--- Begin ENTRIES ---
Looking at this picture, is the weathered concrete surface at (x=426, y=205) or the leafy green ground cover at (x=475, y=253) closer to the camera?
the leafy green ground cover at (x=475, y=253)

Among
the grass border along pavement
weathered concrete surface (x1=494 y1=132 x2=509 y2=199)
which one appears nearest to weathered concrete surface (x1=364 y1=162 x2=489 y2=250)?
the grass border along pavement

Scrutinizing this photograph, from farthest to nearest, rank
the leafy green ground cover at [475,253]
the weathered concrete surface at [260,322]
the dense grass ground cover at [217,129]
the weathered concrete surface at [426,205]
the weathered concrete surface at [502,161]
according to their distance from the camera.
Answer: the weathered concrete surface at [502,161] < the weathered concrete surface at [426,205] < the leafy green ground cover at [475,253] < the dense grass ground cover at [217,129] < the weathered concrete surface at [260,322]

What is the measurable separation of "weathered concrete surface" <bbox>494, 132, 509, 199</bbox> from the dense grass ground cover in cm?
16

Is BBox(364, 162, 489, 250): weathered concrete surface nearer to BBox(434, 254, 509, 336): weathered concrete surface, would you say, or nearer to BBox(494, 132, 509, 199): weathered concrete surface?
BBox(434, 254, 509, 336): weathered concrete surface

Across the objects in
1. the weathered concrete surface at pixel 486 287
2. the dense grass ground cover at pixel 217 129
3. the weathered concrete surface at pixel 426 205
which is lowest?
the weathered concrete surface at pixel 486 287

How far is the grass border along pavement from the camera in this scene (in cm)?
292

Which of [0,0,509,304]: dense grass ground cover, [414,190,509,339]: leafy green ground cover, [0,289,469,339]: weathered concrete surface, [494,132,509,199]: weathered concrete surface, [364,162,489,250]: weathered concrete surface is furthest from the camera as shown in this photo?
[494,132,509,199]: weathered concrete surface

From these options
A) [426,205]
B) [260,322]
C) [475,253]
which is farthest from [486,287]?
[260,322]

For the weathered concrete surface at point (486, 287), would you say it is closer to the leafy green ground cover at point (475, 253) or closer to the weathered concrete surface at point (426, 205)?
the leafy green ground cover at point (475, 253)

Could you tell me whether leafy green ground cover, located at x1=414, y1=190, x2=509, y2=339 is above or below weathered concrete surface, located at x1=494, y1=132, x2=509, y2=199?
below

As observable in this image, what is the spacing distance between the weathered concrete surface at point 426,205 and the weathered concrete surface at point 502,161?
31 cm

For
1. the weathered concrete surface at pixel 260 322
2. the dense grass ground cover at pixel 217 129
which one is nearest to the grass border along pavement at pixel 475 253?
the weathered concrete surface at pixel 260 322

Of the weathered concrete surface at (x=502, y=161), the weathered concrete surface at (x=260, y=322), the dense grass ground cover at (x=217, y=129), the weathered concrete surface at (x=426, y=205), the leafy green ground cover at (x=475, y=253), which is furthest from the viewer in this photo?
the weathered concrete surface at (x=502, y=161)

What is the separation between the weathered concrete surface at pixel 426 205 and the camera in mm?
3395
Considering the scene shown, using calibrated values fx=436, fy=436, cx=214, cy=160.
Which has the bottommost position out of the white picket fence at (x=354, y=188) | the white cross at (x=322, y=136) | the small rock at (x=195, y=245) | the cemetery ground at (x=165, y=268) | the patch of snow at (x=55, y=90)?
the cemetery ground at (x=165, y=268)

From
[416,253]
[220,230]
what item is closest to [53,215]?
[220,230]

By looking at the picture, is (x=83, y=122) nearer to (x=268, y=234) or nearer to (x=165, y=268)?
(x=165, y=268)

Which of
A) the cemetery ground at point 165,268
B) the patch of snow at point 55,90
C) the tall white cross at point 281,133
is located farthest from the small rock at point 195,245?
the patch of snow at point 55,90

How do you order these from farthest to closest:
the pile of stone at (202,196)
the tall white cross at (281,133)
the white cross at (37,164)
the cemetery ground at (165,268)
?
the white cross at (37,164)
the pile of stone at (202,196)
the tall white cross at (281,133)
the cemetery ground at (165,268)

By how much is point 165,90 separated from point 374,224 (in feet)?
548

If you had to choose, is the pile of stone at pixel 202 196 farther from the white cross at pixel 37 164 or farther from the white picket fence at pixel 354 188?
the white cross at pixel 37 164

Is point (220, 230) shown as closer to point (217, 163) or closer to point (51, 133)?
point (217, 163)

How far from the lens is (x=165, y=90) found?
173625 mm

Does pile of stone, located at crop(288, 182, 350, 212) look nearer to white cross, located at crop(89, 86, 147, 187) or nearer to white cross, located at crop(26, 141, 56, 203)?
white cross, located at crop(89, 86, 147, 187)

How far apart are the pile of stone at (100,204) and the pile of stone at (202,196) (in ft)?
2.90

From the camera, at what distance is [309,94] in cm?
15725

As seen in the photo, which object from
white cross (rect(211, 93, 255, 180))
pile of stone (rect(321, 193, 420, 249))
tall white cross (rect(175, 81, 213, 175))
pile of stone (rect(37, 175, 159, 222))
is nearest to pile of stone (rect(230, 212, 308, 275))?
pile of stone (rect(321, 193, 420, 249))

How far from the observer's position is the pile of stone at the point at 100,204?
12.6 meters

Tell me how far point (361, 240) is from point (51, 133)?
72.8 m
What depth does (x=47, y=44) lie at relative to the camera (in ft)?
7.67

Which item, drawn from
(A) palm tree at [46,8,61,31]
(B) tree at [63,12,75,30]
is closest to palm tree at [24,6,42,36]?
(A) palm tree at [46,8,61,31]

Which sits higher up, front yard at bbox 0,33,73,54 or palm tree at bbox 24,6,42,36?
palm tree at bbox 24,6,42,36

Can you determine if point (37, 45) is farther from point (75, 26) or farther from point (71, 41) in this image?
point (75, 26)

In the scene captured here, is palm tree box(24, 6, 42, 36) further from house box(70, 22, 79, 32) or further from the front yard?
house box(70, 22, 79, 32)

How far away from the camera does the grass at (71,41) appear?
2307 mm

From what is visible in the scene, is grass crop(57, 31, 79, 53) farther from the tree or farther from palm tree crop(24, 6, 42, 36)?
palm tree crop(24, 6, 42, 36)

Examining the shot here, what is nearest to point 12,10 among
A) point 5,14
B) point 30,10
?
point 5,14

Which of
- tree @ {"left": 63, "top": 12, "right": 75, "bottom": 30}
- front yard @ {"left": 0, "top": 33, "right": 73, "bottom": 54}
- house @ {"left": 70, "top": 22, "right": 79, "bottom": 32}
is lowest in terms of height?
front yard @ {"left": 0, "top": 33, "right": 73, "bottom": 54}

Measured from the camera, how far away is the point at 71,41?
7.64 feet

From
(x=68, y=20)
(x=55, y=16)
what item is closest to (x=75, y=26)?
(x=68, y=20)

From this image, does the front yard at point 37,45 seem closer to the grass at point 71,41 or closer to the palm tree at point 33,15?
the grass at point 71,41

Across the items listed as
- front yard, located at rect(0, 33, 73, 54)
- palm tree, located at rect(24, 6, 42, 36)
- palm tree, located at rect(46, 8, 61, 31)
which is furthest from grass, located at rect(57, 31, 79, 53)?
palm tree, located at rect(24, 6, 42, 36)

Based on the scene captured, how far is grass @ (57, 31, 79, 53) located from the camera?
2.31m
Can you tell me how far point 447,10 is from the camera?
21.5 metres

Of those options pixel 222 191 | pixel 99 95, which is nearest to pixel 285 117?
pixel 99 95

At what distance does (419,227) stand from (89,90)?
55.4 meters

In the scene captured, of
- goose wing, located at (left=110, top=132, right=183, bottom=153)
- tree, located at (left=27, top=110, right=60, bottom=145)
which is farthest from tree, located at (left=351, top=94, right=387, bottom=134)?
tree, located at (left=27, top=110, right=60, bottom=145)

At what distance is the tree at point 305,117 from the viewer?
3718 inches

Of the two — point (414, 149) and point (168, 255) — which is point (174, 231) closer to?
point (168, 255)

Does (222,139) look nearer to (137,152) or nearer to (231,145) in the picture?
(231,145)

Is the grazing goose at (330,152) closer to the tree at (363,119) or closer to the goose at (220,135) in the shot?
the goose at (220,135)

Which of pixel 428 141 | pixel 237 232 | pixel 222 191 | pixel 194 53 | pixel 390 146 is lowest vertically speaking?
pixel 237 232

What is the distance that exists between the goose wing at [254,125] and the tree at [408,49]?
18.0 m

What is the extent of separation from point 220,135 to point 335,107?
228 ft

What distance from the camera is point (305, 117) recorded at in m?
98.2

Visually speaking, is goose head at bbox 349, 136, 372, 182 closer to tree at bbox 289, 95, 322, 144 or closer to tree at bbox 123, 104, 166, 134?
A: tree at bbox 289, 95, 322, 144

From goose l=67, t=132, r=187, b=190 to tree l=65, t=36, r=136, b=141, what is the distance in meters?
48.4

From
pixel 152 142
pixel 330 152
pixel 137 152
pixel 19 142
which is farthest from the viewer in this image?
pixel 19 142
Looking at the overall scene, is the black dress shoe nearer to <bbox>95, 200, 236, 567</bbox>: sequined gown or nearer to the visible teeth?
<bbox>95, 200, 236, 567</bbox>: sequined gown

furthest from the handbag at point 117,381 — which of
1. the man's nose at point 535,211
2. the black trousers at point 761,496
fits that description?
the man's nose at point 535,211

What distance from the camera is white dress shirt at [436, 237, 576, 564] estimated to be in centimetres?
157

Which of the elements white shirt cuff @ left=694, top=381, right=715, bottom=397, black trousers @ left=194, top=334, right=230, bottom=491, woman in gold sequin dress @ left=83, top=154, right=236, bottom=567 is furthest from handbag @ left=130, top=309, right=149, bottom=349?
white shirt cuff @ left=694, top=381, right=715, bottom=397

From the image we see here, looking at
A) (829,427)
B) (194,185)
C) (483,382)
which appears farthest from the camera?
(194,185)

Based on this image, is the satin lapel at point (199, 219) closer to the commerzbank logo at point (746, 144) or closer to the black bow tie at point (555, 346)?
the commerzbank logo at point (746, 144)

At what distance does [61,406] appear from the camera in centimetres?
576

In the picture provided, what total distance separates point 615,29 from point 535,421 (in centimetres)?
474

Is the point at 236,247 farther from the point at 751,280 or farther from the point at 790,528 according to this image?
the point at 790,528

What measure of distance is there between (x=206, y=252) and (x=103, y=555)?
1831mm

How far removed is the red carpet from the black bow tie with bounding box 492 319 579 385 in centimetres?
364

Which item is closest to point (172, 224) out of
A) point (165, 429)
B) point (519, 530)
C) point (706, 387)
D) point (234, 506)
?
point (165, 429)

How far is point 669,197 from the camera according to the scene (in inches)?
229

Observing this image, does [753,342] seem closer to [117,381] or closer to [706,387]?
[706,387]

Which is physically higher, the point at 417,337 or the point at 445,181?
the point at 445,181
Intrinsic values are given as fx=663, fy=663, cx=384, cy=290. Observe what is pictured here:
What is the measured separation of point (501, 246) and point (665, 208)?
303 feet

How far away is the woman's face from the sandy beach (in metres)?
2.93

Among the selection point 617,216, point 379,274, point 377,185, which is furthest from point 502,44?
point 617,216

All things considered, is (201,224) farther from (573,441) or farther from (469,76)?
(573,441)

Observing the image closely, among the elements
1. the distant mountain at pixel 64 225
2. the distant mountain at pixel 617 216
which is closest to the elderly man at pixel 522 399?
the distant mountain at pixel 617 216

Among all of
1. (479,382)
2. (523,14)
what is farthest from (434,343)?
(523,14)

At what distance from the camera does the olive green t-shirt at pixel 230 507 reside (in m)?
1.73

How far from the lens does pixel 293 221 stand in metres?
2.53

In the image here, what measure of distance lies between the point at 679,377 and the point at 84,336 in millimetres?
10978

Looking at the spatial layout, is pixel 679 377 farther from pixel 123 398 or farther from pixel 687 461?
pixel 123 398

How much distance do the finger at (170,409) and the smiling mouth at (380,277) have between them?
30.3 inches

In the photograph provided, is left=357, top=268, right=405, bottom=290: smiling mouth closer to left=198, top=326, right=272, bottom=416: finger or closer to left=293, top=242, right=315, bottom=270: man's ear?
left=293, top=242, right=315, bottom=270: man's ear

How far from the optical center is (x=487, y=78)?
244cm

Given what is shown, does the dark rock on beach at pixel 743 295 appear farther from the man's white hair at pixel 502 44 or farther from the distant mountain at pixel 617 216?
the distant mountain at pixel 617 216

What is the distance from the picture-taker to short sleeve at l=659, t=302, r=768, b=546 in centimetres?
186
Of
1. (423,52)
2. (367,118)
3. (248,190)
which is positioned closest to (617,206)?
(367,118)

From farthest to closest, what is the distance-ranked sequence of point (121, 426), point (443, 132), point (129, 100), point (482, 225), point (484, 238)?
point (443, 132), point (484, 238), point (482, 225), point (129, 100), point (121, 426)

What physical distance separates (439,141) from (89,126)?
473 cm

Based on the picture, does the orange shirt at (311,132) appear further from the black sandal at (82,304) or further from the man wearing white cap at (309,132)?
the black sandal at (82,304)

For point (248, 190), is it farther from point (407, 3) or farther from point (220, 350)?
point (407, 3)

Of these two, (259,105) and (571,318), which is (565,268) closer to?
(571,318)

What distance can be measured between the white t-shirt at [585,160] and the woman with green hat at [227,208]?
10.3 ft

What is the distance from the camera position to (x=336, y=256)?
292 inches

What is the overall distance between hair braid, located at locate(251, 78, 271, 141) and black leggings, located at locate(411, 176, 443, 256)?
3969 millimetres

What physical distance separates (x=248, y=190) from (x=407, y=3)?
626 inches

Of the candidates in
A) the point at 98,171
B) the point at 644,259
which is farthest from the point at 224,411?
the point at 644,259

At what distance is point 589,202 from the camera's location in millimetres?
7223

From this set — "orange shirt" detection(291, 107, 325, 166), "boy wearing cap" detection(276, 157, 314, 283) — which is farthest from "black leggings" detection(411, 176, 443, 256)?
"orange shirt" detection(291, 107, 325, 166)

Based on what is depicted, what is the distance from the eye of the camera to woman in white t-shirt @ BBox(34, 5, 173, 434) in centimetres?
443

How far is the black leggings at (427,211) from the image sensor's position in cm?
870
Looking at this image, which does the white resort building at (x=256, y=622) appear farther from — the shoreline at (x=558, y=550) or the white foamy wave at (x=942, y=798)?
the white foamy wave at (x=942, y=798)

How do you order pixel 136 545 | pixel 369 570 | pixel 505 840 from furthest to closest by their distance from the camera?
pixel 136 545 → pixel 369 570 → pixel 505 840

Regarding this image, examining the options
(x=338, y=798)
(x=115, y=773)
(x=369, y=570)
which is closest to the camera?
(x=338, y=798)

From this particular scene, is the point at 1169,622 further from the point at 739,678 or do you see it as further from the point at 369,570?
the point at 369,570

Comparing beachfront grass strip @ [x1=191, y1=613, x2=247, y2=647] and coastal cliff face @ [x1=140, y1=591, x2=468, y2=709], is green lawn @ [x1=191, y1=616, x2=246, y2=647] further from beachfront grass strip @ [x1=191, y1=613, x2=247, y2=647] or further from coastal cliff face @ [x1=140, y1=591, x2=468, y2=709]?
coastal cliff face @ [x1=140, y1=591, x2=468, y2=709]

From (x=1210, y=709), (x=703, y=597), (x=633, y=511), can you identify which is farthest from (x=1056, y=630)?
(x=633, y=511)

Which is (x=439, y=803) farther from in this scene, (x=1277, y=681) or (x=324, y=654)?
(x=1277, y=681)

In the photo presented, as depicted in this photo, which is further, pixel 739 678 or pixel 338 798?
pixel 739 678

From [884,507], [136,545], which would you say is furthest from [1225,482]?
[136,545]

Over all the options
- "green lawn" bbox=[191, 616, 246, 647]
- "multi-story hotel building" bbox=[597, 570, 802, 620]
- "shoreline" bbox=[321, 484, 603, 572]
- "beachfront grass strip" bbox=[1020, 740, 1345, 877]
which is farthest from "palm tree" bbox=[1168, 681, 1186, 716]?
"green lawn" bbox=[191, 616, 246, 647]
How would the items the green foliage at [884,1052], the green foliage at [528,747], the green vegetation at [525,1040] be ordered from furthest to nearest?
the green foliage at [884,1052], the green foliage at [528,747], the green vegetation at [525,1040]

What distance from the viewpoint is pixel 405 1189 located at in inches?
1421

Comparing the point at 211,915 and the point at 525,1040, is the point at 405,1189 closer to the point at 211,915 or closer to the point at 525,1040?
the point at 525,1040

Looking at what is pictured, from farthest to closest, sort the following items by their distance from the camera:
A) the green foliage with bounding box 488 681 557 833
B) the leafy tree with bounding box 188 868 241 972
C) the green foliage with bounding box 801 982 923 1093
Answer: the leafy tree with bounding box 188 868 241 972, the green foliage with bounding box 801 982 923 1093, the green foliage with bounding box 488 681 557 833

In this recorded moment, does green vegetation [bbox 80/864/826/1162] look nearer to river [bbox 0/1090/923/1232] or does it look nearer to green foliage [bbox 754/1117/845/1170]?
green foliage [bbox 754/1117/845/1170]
--- End ENTRIES ---
SHORT EXERCISE :: Every line from the one containing "What distance from the viewpoint" through the end of the entries above must be echoed exactly, with both ends kept.

OUTPUT FOR THIS TASK ::
What distance from the viewpoint is pixel 405 1189 located at in inches?
1421

Comparing the point at 211,915 and the point at 525,1040, is the point at 405,1189 closer to the point at 211,915 or closer to the point at 525,1040?
the point at 525,1040

Looking at what is pictured, from farthest to closest, sort the following items by their distance from the camera:
A) the green foliage with bounding box 488 681 557 833
B) the leafy tree with bounding box 188 868 241 972
C) the green foliage with bounding box 801 982 923 1093
Answer: the leafy tree with bounding box 188 868 241 972, the green foliage with bounding box 801 982 923 1093, the green foliage with bounding box 488 681 557 833

In this recorded moment, does green vegetation [bbox 80/864/826/1162] look nearer to river [bbox 0/1090/923/1232] or does it look nearer to green foliage [bbox 754/1117/845/1170]?
green foliage [bbox 754/1117/845/1170]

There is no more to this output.